Les élus municipaux qui se sont succédé ont été essentiellement des gestionnaires qui ont rationnalisé l’administration municipale en fusionnant les départements de services (Sûreté, Sécurité, Comptabilité, Ressources humaines, Techniques, etc.) plutôt que de la « gouverner ». Oui, assumer une bonne gouvernance dans le sens d’aller plus loin que d’assurer une bonne gestion, soit, comme le souligne le ministère des Affaires municipales, « de prendre les décisions sur les orientations et les priorités d’action de la municipalité ». Au contraire, on s’est contenté, comme le prouve le schéma d’aménagement et de développement de la ville, d’agir comme si cette fusion n’avait pas eu lieu.
Il est temps que chaque conseiller municipal se comporte en adulte et que l’ensemble du conseil définisse, au moins pour commencer, parce que rien ne peut être figé, les principes de base qui devraient les guider à un réaménagement cohérent du territoire, incluant remettre en question la pertinence de la grandeur du territoire, du nom de la ville, des arrondissements et du nombre de districts. Une sérieuse réflexion est nécessaire en ce qui concerne la façon d’aborder le développement économique, l’environnement, le transport en commun, l’étalement urbain, le patrimoine bâti et virtuel, dont le nom des rues et j’en passe. En somme, savoir où on s’en va parce que présentement on ne va nulle part. La consultation auprès d’experts est essentielle.
Mais au préalable et tel que déjà proposé dans un autre communiqué, les membres du conseil devrait tenir « un lac à l’Épaule » où chacun devra expliquer sa vision personnelle du devenir de cette ville en commençant par en identifier les forces et les faiblesses. Cela leur permettra de constater s’ils arrivent à un diagnostic différent. Souvent la mésentente entre les élus quant à l’état de la situation est la principale cause d’une confrontation sur les sujets à prioriser. Lors d’un autre « lac à l’Épaule », les moyens à prendre pour réaliser les priorités devront être abordés. La tâche est très lourde et ce dont je parle est un processus qui peut exiger plusieurs séances de travail se prolongeant sur plusieurs mois et le recours à des experts pour nous aider à y voir clair. Un moratoire sur toutes les actions ayant des conséquences à long terme devrait être décrété jusqu’à la conclusion de ce processus. Il faut éviter un dialogue de sourds entre les membres du conseil municipal.
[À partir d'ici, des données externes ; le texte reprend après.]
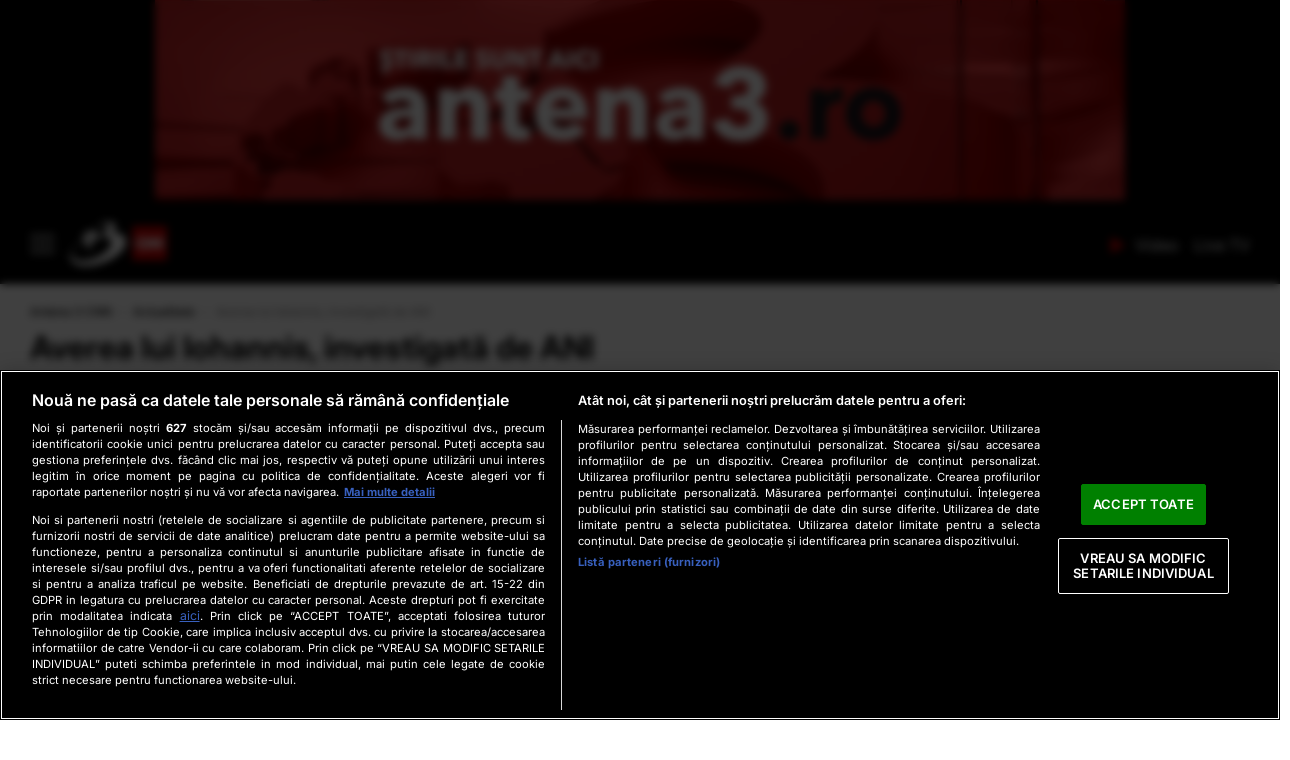

--- FILE ---
content_type: text/javascript;charset=utf-8
request_url: https://p1cluster.cxense.com/p1.js
body_size: 98
content:
cX.library.onP1('h15j57pn3h4f3ngrpu9epes3n');


--- FILE ---
content_type: text/javascript;charset=utf-8
request_url: https://id.cxense.com/public/user/id?json=%7B%22identities%22%3A%5B%7B%22type%22%3A%22ckp%22%2C%22id%22%3A%22mko1k1nv1cxdcb15%22%7D%2C%7B%22type%22%3A%22lst%22%2C%22id%22%3A%22h15j57pn3h4f3ngrpu9epes3n%22%7D%2C%7B%22type%22%3A%22cst%22%2C%22id%22%3A%22h15j57pn3h4f3ngrpu9epes3n%22%7D%5D%7D&callback=cXJsonpCB2
body_size: 208
content:
/**/
cXJsonpCB2({"httpStatus":200,"response":{"userId":"cx:2n7u1md1w3f2f1jhs7kb1cy0od:39i88qgpdbts3","newUser":false}})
Comment peut-on renverser la vapeur de cette maudite fusion malsaine incohérente,,,,,,cette grande ville ne fera jamais l’unanimité sur ce trop grand territoire,,,,,l’esprit de clocher est encore trop profond pour qu’il y ait une justice acceptable,,,,,
Allô Jacques,
Ton article est excellent, et rejoint parfaitement ma pensée, que ce soit les constats et les suggestions que tu proposes. — Comme tu sembles le dire, je n’ai pas une très bonne opinion sur le futur, au point que je suis de plus en plus triste de vivre dans ma ville.
Bravo pour ton implication.
Salutation, excellent texte. J’ai confiance en Mireille Jean mais je ne crois pas qu’ils vont lui laisser une marge de manœuvre. J’ai hâte de voir.